◆ **Goal of the exercise**
Format the records from the line containing "At what distance from (x=183, y=196)" through the line containing "2.54 metres", both included, as a Markdown table with the columns Row and Entry, leaving out any blank lines.

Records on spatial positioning

● ● ●

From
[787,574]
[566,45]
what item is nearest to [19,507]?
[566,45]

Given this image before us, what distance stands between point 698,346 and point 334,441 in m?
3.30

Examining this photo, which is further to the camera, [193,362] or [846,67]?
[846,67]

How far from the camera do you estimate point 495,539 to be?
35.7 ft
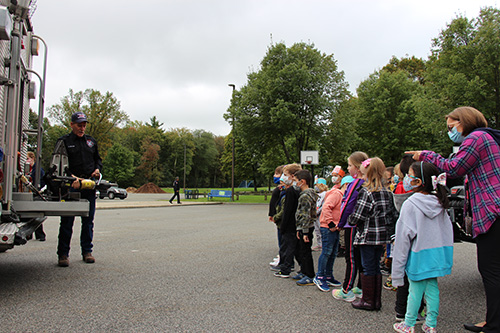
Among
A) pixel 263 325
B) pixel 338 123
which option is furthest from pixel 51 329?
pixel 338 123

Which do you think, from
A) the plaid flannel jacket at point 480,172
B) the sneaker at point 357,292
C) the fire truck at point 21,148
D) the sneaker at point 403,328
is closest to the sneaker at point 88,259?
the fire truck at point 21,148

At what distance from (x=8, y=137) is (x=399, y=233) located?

● ● ●

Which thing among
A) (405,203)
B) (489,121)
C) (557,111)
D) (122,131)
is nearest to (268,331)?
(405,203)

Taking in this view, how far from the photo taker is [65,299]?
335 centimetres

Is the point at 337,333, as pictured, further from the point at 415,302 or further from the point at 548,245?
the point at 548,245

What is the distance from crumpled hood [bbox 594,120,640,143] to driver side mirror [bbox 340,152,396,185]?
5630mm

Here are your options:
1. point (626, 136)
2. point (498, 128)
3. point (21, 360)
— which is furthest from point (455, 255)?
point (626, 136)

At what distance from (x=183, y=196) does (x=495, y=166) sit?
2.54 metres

● ● ●

◆ **Task response**
| Row | Entry |
|---|---|
| 1 | At what distance from (x=183, y=196) does (x=495, y=166) sit? |
| 2 | 2.54 metres |